The bridge collapsed onto a live highway
Two of the first questions asked were, of course: why was this work being carried out over a live highway? And would such a thing ever happen in the UK?
Leading bridge engineers who have spoken to New Civil Engineer have been quick to point out that such an event would be extremely unlikely in the UK; CAT3 bridge checking should pick up design deficiencies; extensive tests and mock ups would have ensured the correct concrete mix; and strict rules would have ensured the that highway was closed before work was carried out on sensitive elements such as tensioning bars.

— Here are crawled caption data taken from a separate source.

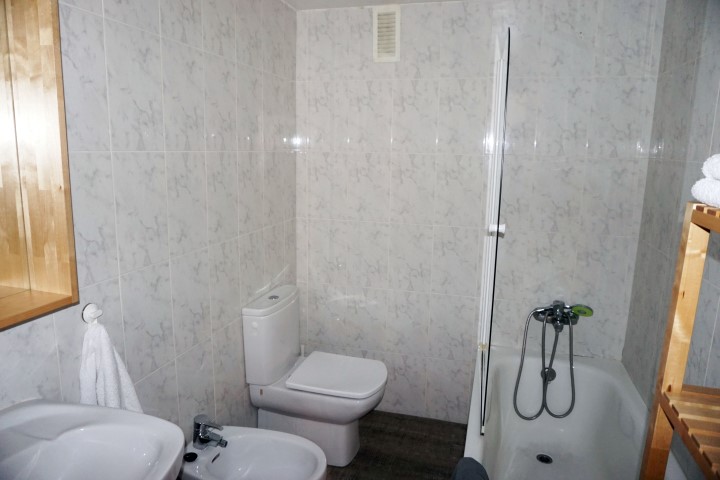 Apartamento Huesca Ciudad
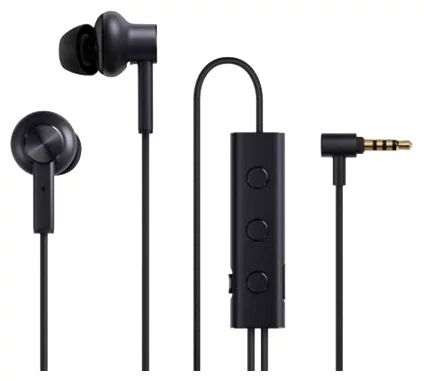 Наушники Xiaomi Mi Noise Cancelling Earphones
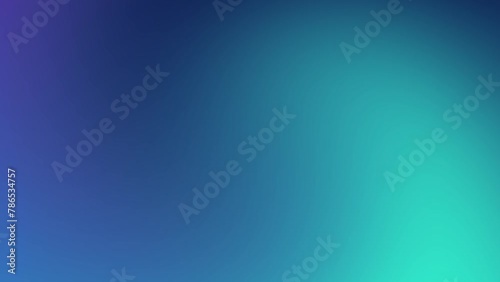 colorful digital gradient background animation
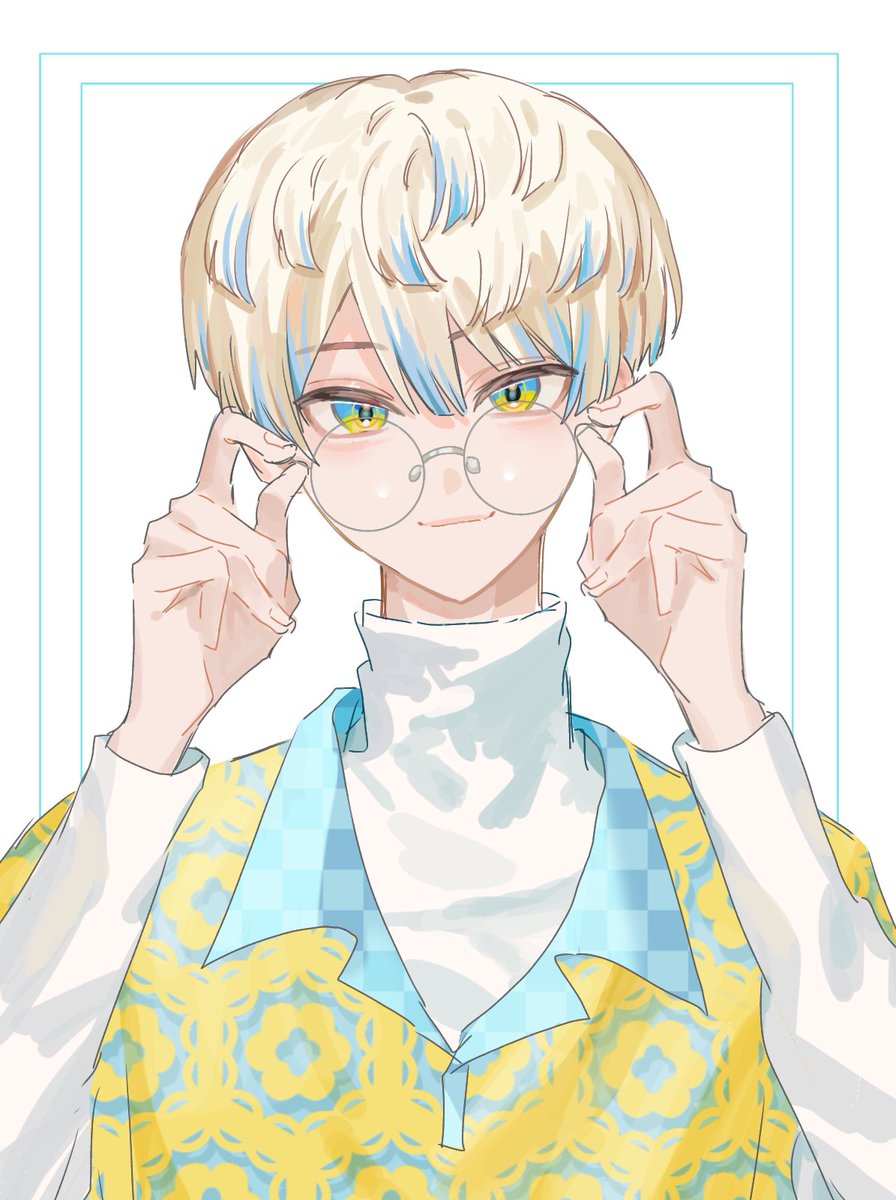 Papigo1467's tweet photo. 👓 https://t.co/EzA3Gqw0qJ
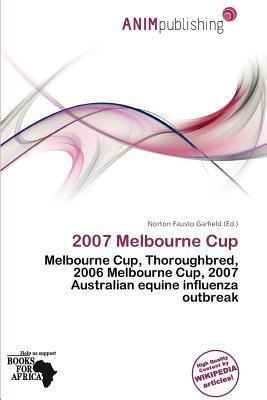 2007 Melbourne Cup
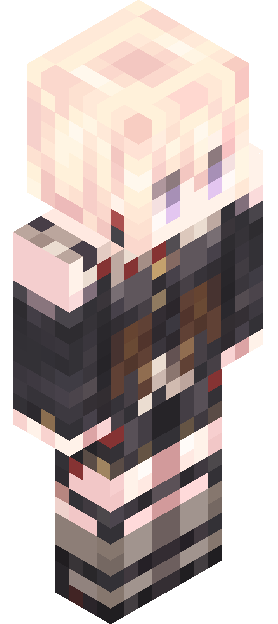 Plush1e_Is_Best skin render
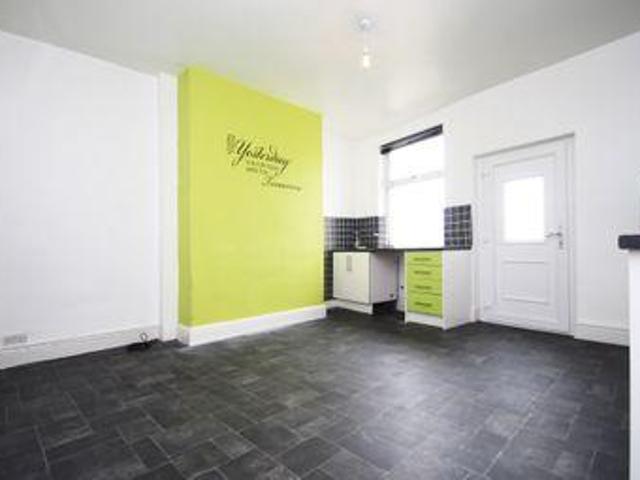 House for sale in Irwell Vale, Lancashire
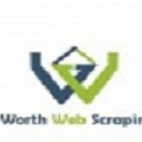 Worth web scraping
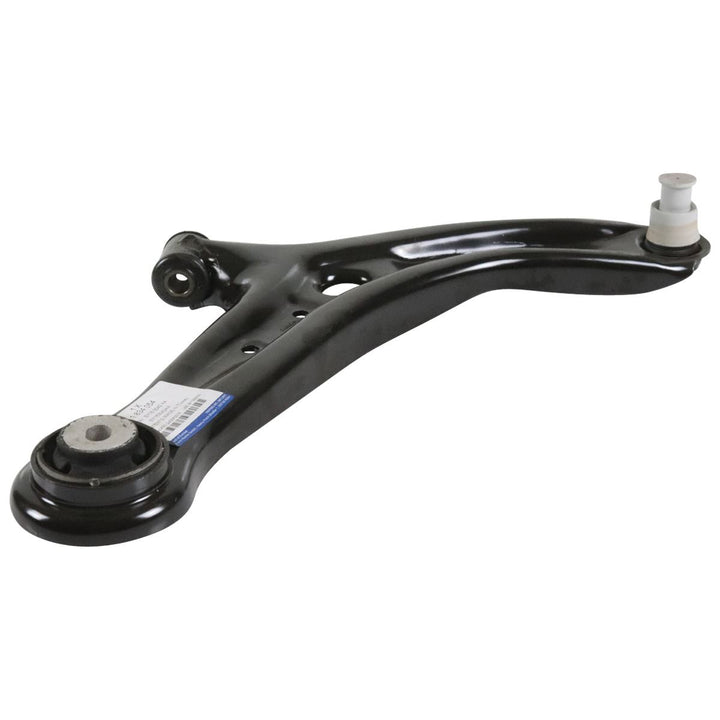TRANSIT COURIER FRONT O/S LOWER SUSPENSION ARM 04/2014-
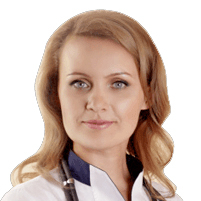 Одинцова Светлана Валентиновна, онколог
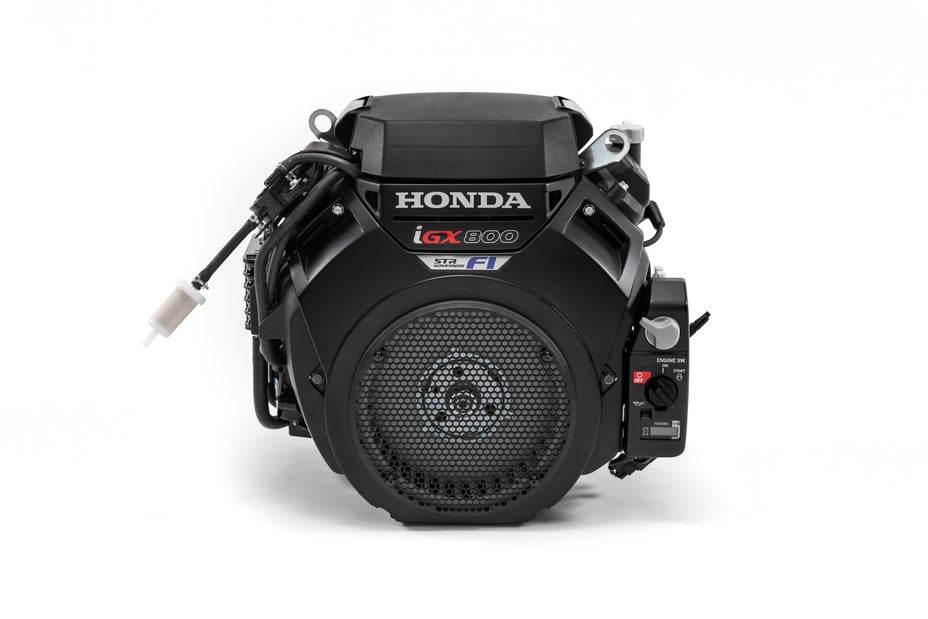 Honda IGX800 28 HP - WashMart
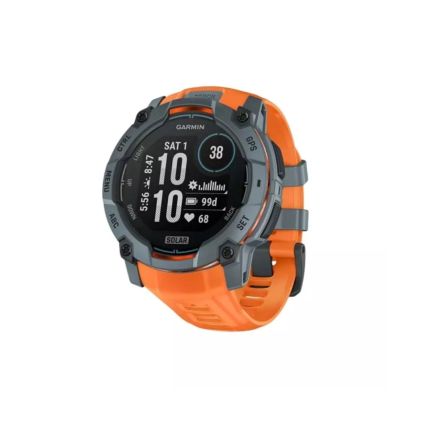 Garmin Instinct 3 Solar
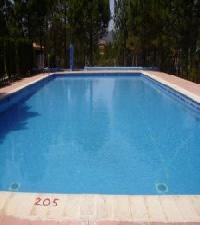 Las mejores ofertas de Cámping Riópar Riópar 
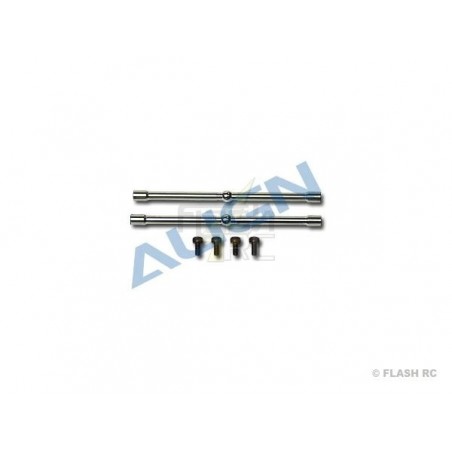 T-REX 550E - H60153 - Mando de barra de timbre - TREX 550E Align - FLASH RC
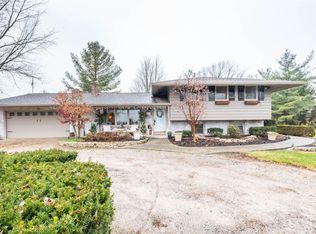 4870 Plain City Georgesville Rd NE, Plain City, OH 43064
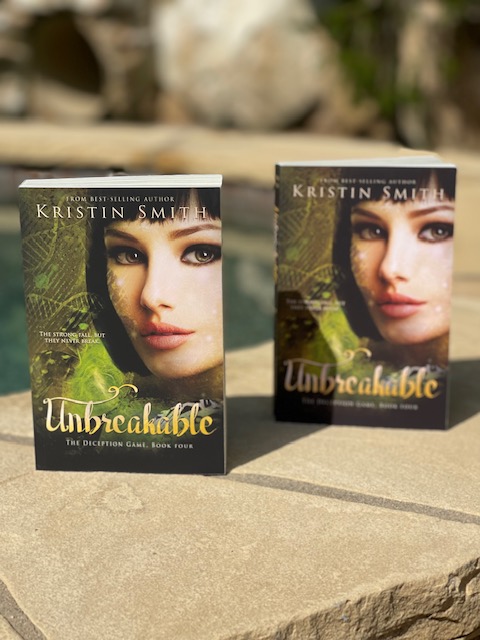 SwordsStilettos's tweet photo. It's HERE! It's finally HERE! Welcome to the world, UNBREAKABLE!! π
Stop by my blog to read an exclusive excerpt & enter the #giveaway to win a $50 Amazon gift card.
https://t.co/dFotQfdOej
#unbreakable #deceptiongameseries #newbookrelease #writingcommmunity #AuthorsOfTwitter https://t.co/gp6XN3F8AO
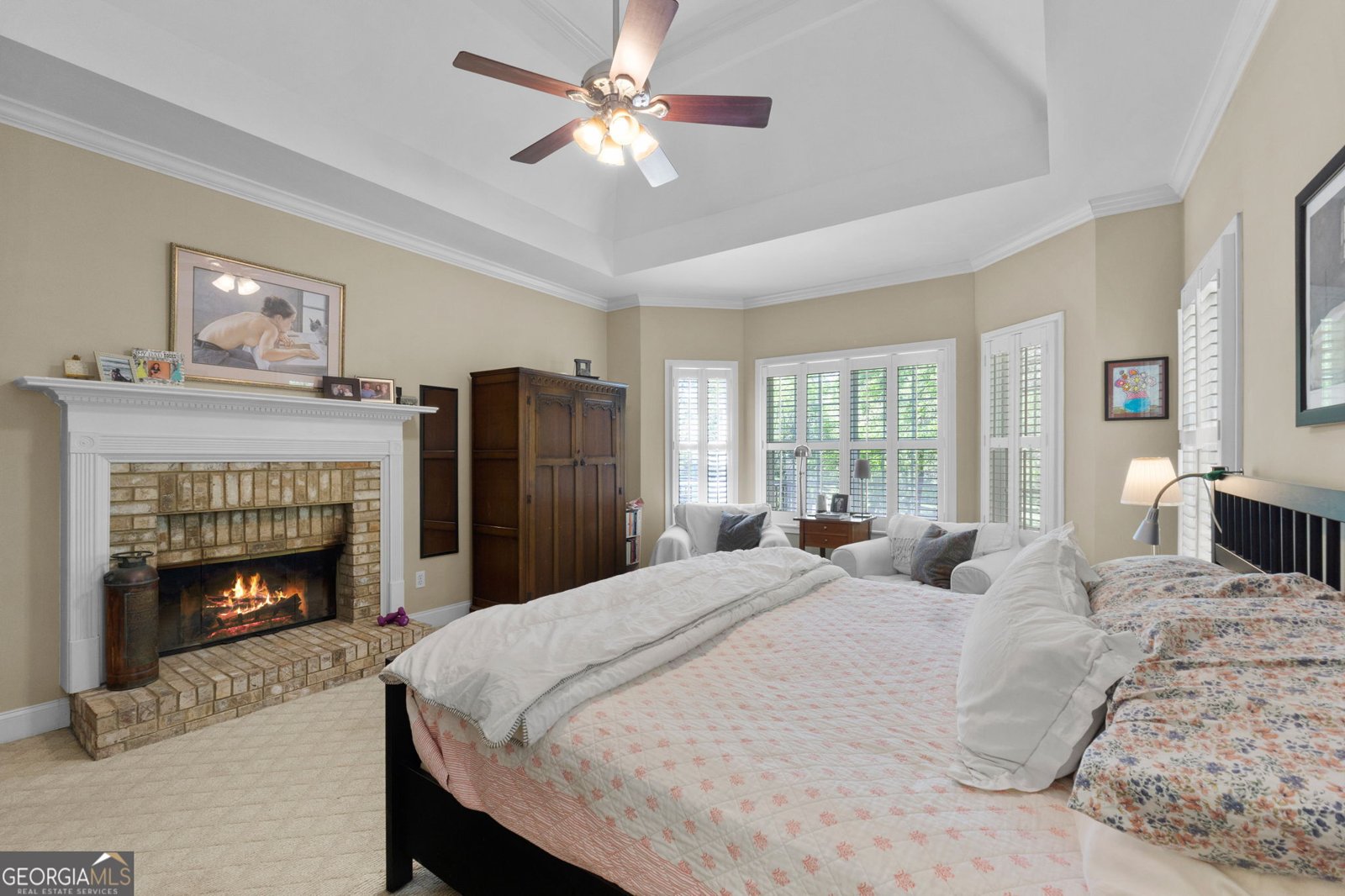1561 Aiken Chafin Lane McDonough - 26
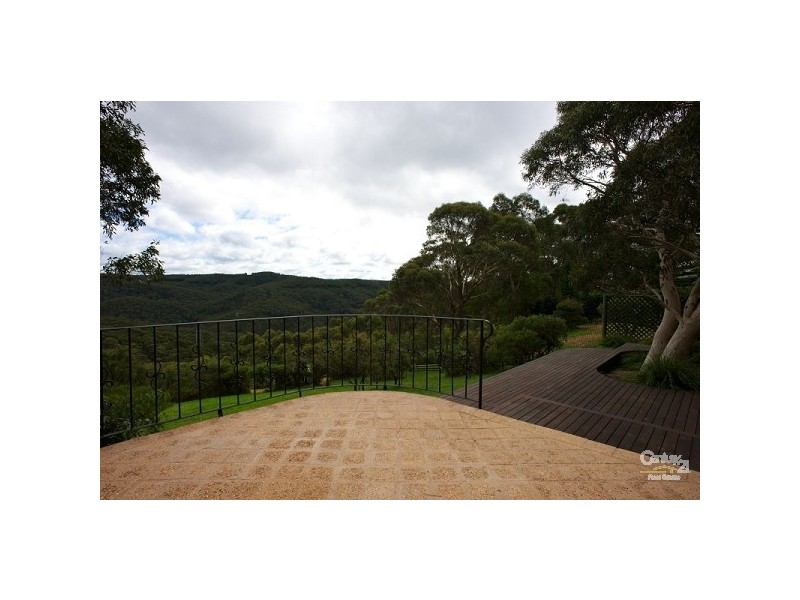 Wentworth Falls NSW 2782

But there’s more to it than that. This is a terrible, tragic incident made all the more so by the fact that the project team was trying to innovate. Much was being made of this on social media in the days leading up to the collapse. This was, we were being told, a pioneering use of the university’s own Accelerated Bridge Construction Methods, methods designed, said the university, to “reduce potential risks to workers, commuters and pedestrians and minimise traffic interruptions”. A key part of this was offsite construction, with the deck component lifted into place just days before the collapse.
It was also to be the “first in the world to be constructed entirely of self-cleaning concrete”, using titanium dioxide in the mix to keep its surface clean by catalysing the UV breakdown of pollutants. It is perhaps worth asking how well the project team understood the properties of this special mix.
So it again raises that huge question about innovation. UK public sector clients have for years been lambasted for their reticence to embrace innovative materials and methods. Indeed, the industry’s perceived reluctance to embrace techniques such as offsite construction is routinely touted as the reason for the industry’s poor productivity. Clearly we do not yet know if the innovative materials or methods were responsible in Florida. But you can bet that UK client technical teams are now going to be on high alert. They should be.
We need to innovate as an industry. But we also need to be ever aware of the safety implications of what we do. As we also report this month, workforce safety performance of the UK construction industry is getting ever better, with technology accelerating this improvement.
But what of the risks to the public? It may be the Florida bridge collapse necessitates a new chapter in ICE’s post-Grenfell review into the risks of infrastructure failure. It will surely makes it all the more essential reading when it lands. Watch this space.